Extracted material Block Start
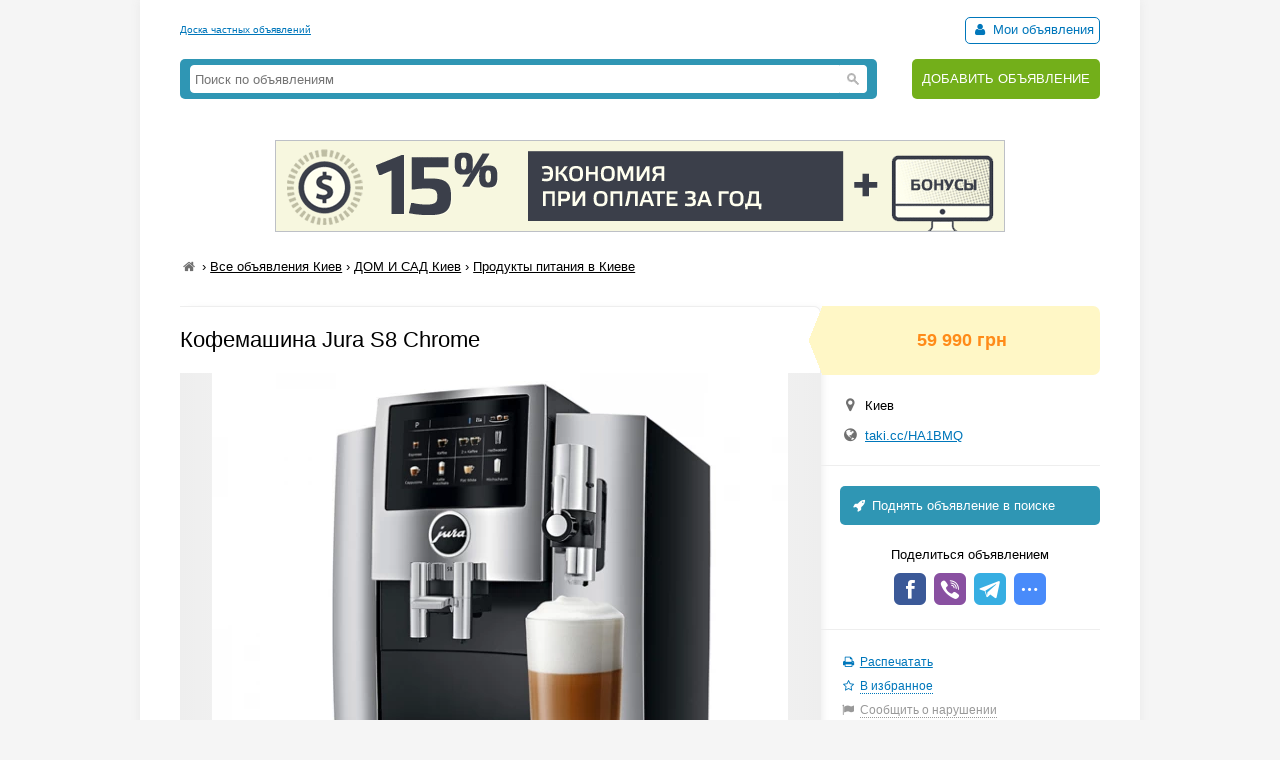

--- FILE ---
content_type: text/html; charset=UTF-8
request_url: https://myboard.com.ua/show_other/?id=270345&keywords=chrome,%20jura,%20%D0%BA%D0%BE%D1%84%D0%B5%D0%BC%D0%B0%D1%88%D0%B8%D0%BD%D0%B0
body_size: 553
content:
<div class="strong tcontainer40">Смотрите также</div>		<div class="list_post show_other_list_post">
			<table width="100%">
				<tr>
					<td width="80"><a href="/kofemashina-jura-giga-x8c-aluminium-chrome_i271983"><img src="/uploads/board/thumbs/27/271983_c0c7c77c03.webp" alt="" title="Кофемашина Jura GIGA X8c Aluminium Chrome" /></a></td>
					<td>
						<div class="fsize3 title"><a href="/kofemashina-jura-giga-x8c-aluminium-chrome_i271983" title="Кофемашина Jura GIGA X8c Aluminium Chrome в Киеве ">Кофемашина Jura GIGA X8c Aluminium Chrome</a></div>
						<div class="fsize1 fcolor4" style="margin: 2px 0">
							Киев&nbsp;&nbsp;&nbsp;<span class="strong" >189 998 грн</span>
						</div>
					</td>
				</tr>
			</table>
		</div>		<div class="list_post show_other_list_post">
			<table width="100%">
				<tr>
					<td width="80"><a href="/kofemashina-jura-s8-chrome_i278241"><img src="/uploads/board/thumbs/27/278241_65a02d4853.webp" alt="" title="Кофемашина JURA S8 Chrome" /></a></td>
					<td>
						<div class="fsize3 title"><a href="/kofemashina-jura-s8-chrome_i278241" title="Кофемашина JURA S8 Chrome в Киеве ">Кофемашина JURA S8 Chrome</a></div>
						<div class="fsize1 fcolor4" style="margin: 2px 0">
							Киев&nbsp;&nbsp;&nbsp;<span class="strong" >59 990 грн</span>
						</div>
					</td>
				</tr>
			</table>
		</div>		<div class="list_post show_other_list_post">
			<table width="100%">
				<tr>
					<td width="80"><a href="/filtr-dlja-kofevarok-jura-claris-white_i278986"><img src="/uploads/board/thumbs/27/278986_8205aeba8a.webp" alt="" title="Фильтр для кофеварок Jura CLARIS White" /></a></td>
					<td>
						<div class="fsize3 title"><a href="/filtr-dlja-kofevarok-jura-claris-white_i278986" title="Фильтр для кофеварок Jura CLARIS White в Киеве ">Фильтр для кофеварок Jura CLARIS White</a></div>
						<div class="fsize1 fcolor4" style="margin: 2px 0">
							Киев&nbsp;&nbsp;&nbsp;<span class="strong" >510 грн</span>
						</div>
					</td>
				</tr>
			</table>
		</div>		<div class="list_post show_other_list_post">
			<table width="100%">
				<tr>
					<td width="80"><a href="/kofemashina-jura-z10-alu_i278236"><img src="/uploads/board/thumbs/27/278236_dea21702b4.webp" alt="" title="Кофемашина JURA Z10 alu" /></a></td>
					<td>
						<div class="fsize3 title"><a href="/kofemashina-jura-z10-alu_i278236" title="Кофемашина JURA Z10 alu в Киеве ">Кофемашина JURA Z10 alu</a></div>
						<div class="fsize1 fcolor4" style="margin: 2px 0">
							Киев&nbsp;&nbsp;&nbsp;<span class="strong" >114 499 грн</span>
						</div>
					</td>
				</tr>
			</table>
		</div>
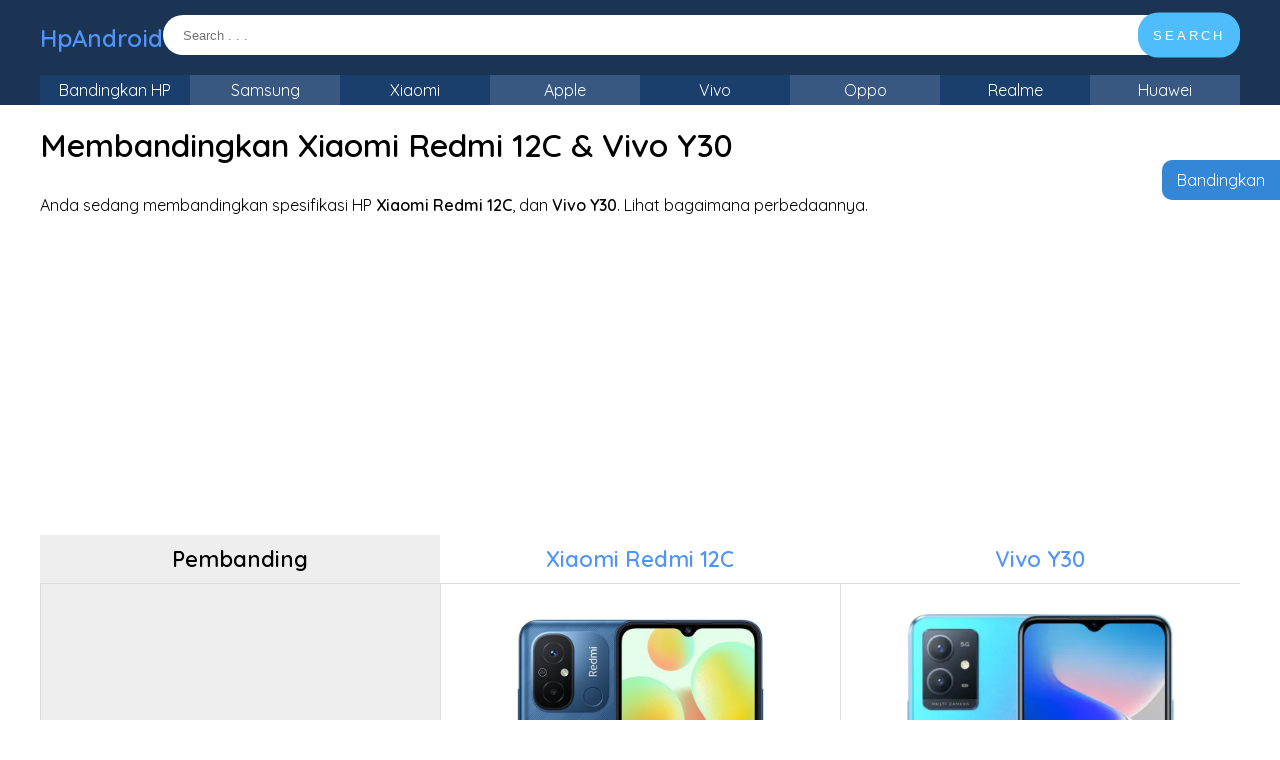

--- FILE ---
content_type: text/html; charset=utf-8
request_url: https://www.google.com/recaptcha/api2/aframe
body_size: 135
content:
<!DOCTYPE HTML><html><head><meta http-equiv="content-type" content="text/html; charset=UTF-8"></head><body><script nonce="xtliAAlB0z70bBHy2r31pQ">/** Anti-fraud and anti-abuse applications only. See google.com/recaptcha */ try{var clients={'sodar':'https://pagead2.googlesyndication.com/pagead/sodar?'};window.addEventListener("message",function(a){try{if(a.source===window.parent){var b=JSON.parse(a.data);var c=clients[b['id']];if(c){var d=document.createElement('img');d.src=c+b['params']+'&rc='+(localStorage.getItem("rc::a")?sessionStorage.getItem("rc::b"):"");window.document.body.appendChild(d);sessionStorage.setItem("rc::e",parseInt(sessionStorage.getItem("rc::e")||0)+1);localStorage.setItem("rc::h",'1769444270719');}}}catch(b){}});window.parent.postMessage("_grecaptcha_ready", "*");}catch(b){}</script></body></html>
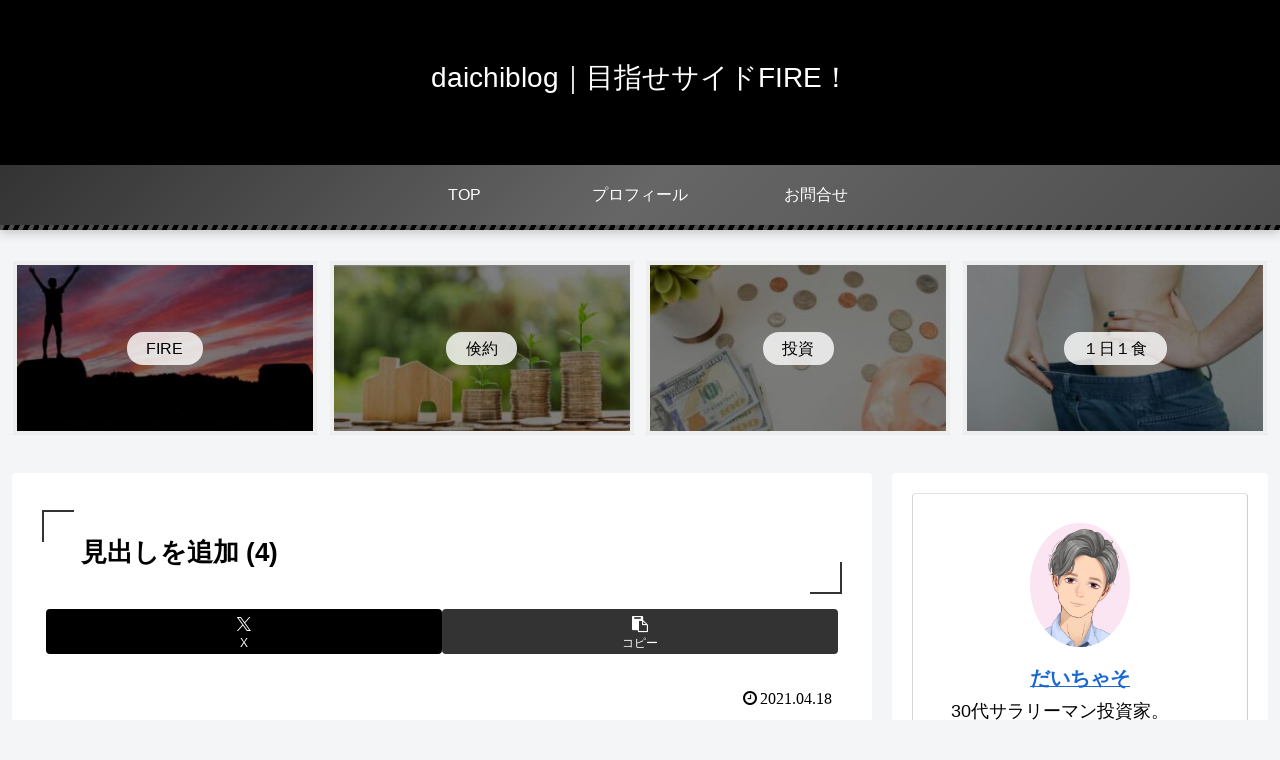

--- FILE ---
content_type: text/html; charset=utf-8
request_url: https://accounts.google.com/o/oauth2/postmessageRelay?parent=https%3A%2F%2Fdaichiblog.fun&jsh=m%3B%2F_%2Fscs%2Fabc-static%2F_%2Fjs%2Fk%3Dgapi.lb.en.OE6tiwO4KJo.O%2Fd%3D1%2Frs%3DAHpOoo_Itz6IAL6GO-n8kgAepm47TBsg1Q%2Fm%3D__features__
body_size: 163
content:
<!DOCTYPE html><html><head><title></title><meta http-equiv="content-type" content="text/html; charset=utf-8"><meta http-equiv="X-UA-Compatible" content="IE=edge"><meta name="viewport" content="width=device-width, initial-scale=1, minimum-scale=1, maximum-scale=1, user-scalable=0"><script src='https://ssl.gstatic.com/accounts/o/2580342461-postmessagerelay.js' nonce="6oHeLQz0EYg54L-uwzZIHQ"></script></head><body><script type="text/javascript" src="https://apis.google.com/js/rpc:shindig_random.js?onload=init" nonce="6oHeLQz0EYg54L-uwzZIHQ"></script></body></html>

--- FILE ---
content_type: text/html; charset=utf-8
request_url: https://www.google.com/recaptcha/api2/aframe
body_size: 268
content:
<!DOCTYPE HTML><html><head><meta http-equiv="content-type" content="text/html; charset=UTF-8"></head><body><script nonce="YI1AQlW76wAAVEVTsOPysA">/** Anti-fraud and anti-abuse applications only. See google.com/recaptcha */ try{var clients={'sodar':'https://pagead2.googlesyndication.com/pagead/sodar?'};window.addEventListener("message",function(a){try{if(a.source===window.parent){var b=JSON.parse(a.data);var c=clients[b['id']];if(c){var d=document.createElement('img');d.src=c+b['params']+'&rc='+(localStorage.getItem("rc::a")?sessionStorage.getItem("rc::b"):"");window.document.body.appendChild(d);sessionStorage.setItem("rc::e",parseInt(sessionStorage.getItem("rc::e")||0)+1);localStorage.setItem("rc::h",'1767439889704');}}}catch(b){}});window.parent.postMessage("_grecaptcha_ready", "*");}catch(b){}</script></body></html>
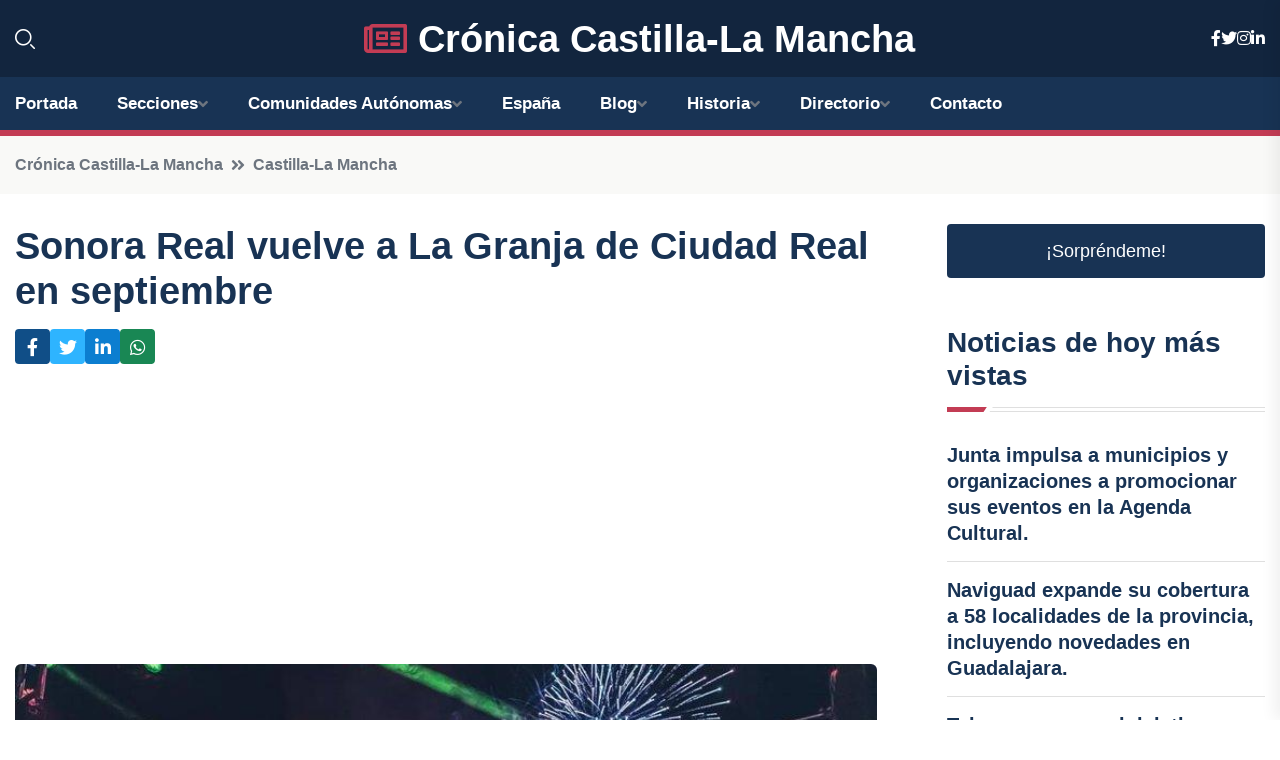

--- FILE ---
content_type: text/html; charset=utf-8
request_url: https://www.google.com/recaptcha/api2/aframe
body_size: 265
content:
<!DOCTYPE HTML><html><head><meta http-equiv="content-type" content="text/html; charset=UTF-8"></head><body><script nonce="iNVB0oLiaJrkPyZ1FJHt1g">/** Anti-fraud and anti-abuse applications only. See google.com/recaptcha */ try{var clients={'sodar':'https://pagead2.googlesyndication.com/pagead/sodar?'};window.addEventListener("message",function(a){try{if(a.source===window.parent){var b=JSON.parse(a.data);var c=clients[b['id']];if(c){var d=document.createElement('img');d.src=c+b['params']+'&rc='+(localStorage.getItem("rc::a")?sessionStorage.getItem("rc::b"):"");window.document.body.appendChild(d);sessionStorage.setItem("rc::e",parseInt(sessionStorage.getItem("rc::e")||0)+1);localStorage.setItem("rc::h",'1769086101605');}}}catch(b){}});window.parent.postMessage("_grecaptcha_ready", "*");}catch(b){}</script></body></html>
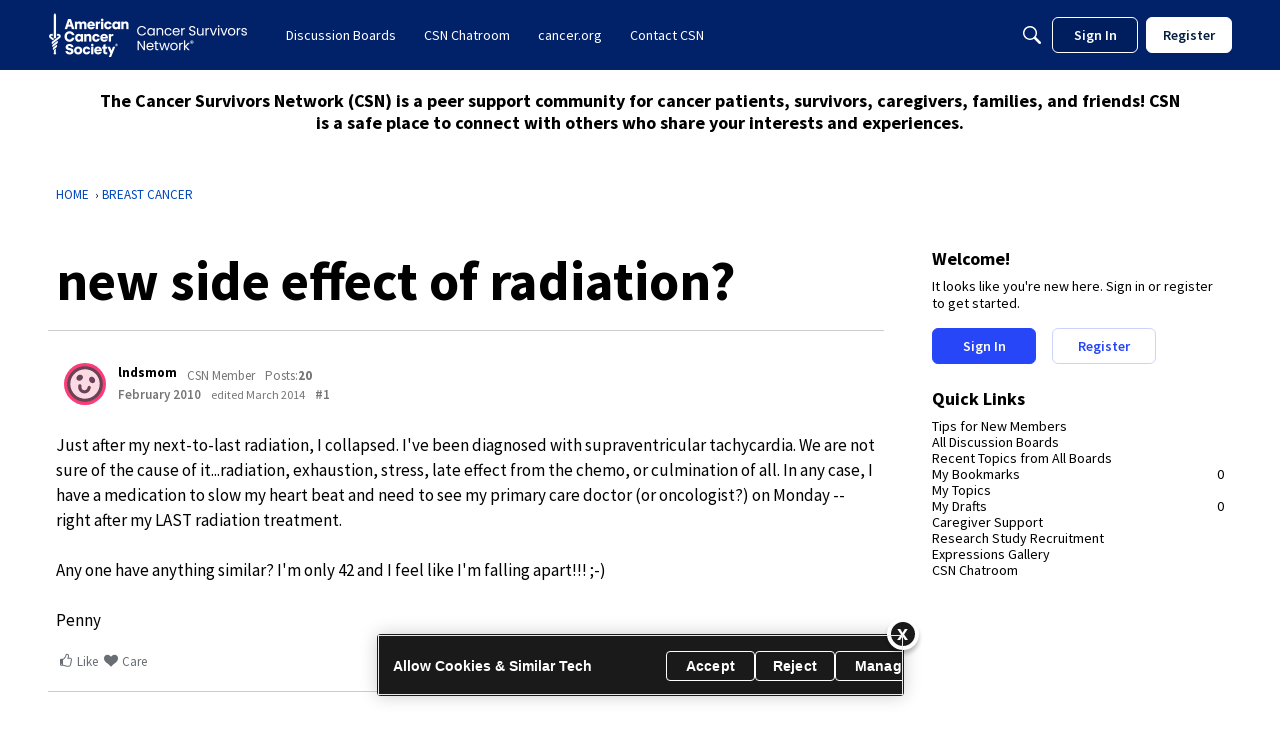

--- FILE ---
content_type: image/svg+xml
request_url: https://w1.vanillicon.com/v2/1139222bf509ad2d648002d5f2690c6d.svg
body_size: 1251
content:
<?xml version="1.0" encoding="UTF-8" standalone="no"?>
<svg xmlns="http://www.w3.org/2000/svg" xmlns:xlink="http://www.w3.org/1999/xlink" width="40px" height="40px" viewBox="0 0 40 40" version="1.1"><title>Delighted Kawaii</title><desc>Your unique vanillicon is crafted with love by the team at vanillaforums.com.</desc><defs/><g id="vanillicon" stroke="none" stroke-width="1" fill="none" fill-rule="evenodd"><rect id="background" fill="#9CEEFC" x="-2" y="-2" width="44" height="44"/><g id="avatar" transform="rotate(-9, 20, 20) translate(3.000000, 3.000000)"><circle id="body" fill="#EC1E2C" cx="17" cy="17" r="15"/><g id="eyes" transform="translate(7.000000, 9.000000)" fill="#1C225C"><path d="M8.78678816,2.8485672 C8.46451431,1.14195392 7.60193603,0 5.98008964,0 C3.20368504,0 0.712149311,2.90767357 0.0873727623,5.70372061 C-0.0106613481,6.14245024 0.00281627879,6.25278427 0.00281627879,6.25278427 C-0.0333861709,6.66546012 0.27215408,7 0.684131977,7 L2.21181176,7 C2.62429448,7 2.99935929,6.66127425 3.0660017,6.26725678 C3.0660017,6.26725678 3.01873993,6.36901902 3.1248407,6.03447272 C3.58805944,4.57389778 4.97295212,3 5.47652076,3 C5.84042778,3 5.9800894,3 5.9800894,3.5 C5.9800894,4.21584289 5.98008958,6.24135654 5.98008958,6.24135654 C5.98008961,6.66034375 6.31497777,7 6.72695567,7 L8.25463545,7 C8.66711817,7 9.0012393,6.66078161 8.99999662,6.24817443 C8.99999662,6.24817443 8.96962626,3.81679327 8.78678816,2.8485672 Z" id="left_eye"/><path d="M19.7867882,2.8485672 C19.4645143,1.14195392 18.601936,0 16.9800896,0 C14.203685,0 11.7121493,2.90767357 11.0873728,5.70372061 C10.9893387,6.14245024 11.0028163,6.25278427 11.0028163,6.25278427 C10.9666138,6.66546012 11.2721541,7 11.684132,7 L13.2118118,7 C13.6242945,7 13.9993593,6.66127425 14.0660017,6.26725678 C14.0660017,6.26725678 14.0187399,6.36901902 14.1248407,6.03447272 C14.5880594,4.57389778 15.9729521,3 16.4765208,3 C16.8404278,3 16.9800894,3 16.9800894,3.5 C16.9800894,4.21584289 16.9800896,6.24135654 16.9800896,6.24135654 C16.9800896,6.66034375 17.3149778,7 17.7269557,7 L19.2546355,7 C19.6671182,7 20.0012393,6.66078161 19.9999966,6.24817443 C19.9999966,6.24817443 19.9696263,3.81679327 19.7867882,2.8485672 Z" id="right_eye" transform="translate(15.500000, 3.500000) scale(-1, 1) translate(-15.500000, -3.500000) "/></g><g id="mouth" transform="translate(7.000000, 21.000000)" fill="#1C225C"><path d="M18.662178,2.27373675e-13 L1.33782195,2.27373675e-13 C0.567648897,2.38031816e-13 0.0865704462,0.834059642 0.472216086,1.50072596 C2.4247624,4.87609629 6.02788849,7 10,7 C13.9721115,7 17.5752376,4.87609629 19.5277839,1.50072596 C19.9134296,0.834059642 19.4323511,2.16715534e-13 18.662178,2.27373675e-13 Z" id="mouth"/></g><path d="M34,17 C34,7.61115925 26.3888407,0 17,0 C7.61115925,0 0,7.61115925 0,17 C0,26.3888407 7.61115925,34 17,34 C26.3888407,34 34,26.3888407 34,17 Z M3,17 C3,9.2680135 9.2680135,3 17,3 C24.7319865,3 31,9.2680135 31,17 C31,24.7319865 24.7319865,31 17,31 C9.2680135,31 3,24.7319865 3,17 Z" id="circle" fill="#1C225C"/></g></g></svg>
Extracted material Block End
▸ **What you are asked to do**:
Return only the lines of the records in which the string "aluminium" appears.

▸ **Problem solution**:
					<td width="80"><a href="/kofemashina-jura-giga-x8c-aluminium-chrome_i271983"><img src="/uploads/board/thumbs/27/271983_c0c7c77c03.webp" alt="" title="Кофемашина Jura GIGA X8c Aluminium Chrome" /></a></td>
						<div class="fsize3 title"><a href="/kofemashina-jura-giga-x8c-aluminium-chrome_i271983" title="Кофемашина Jura GIGA X8c Aluminium Chrome в Киеве ">Кофемашина Jura GIGA X8c Aluminium Chrome</a></div>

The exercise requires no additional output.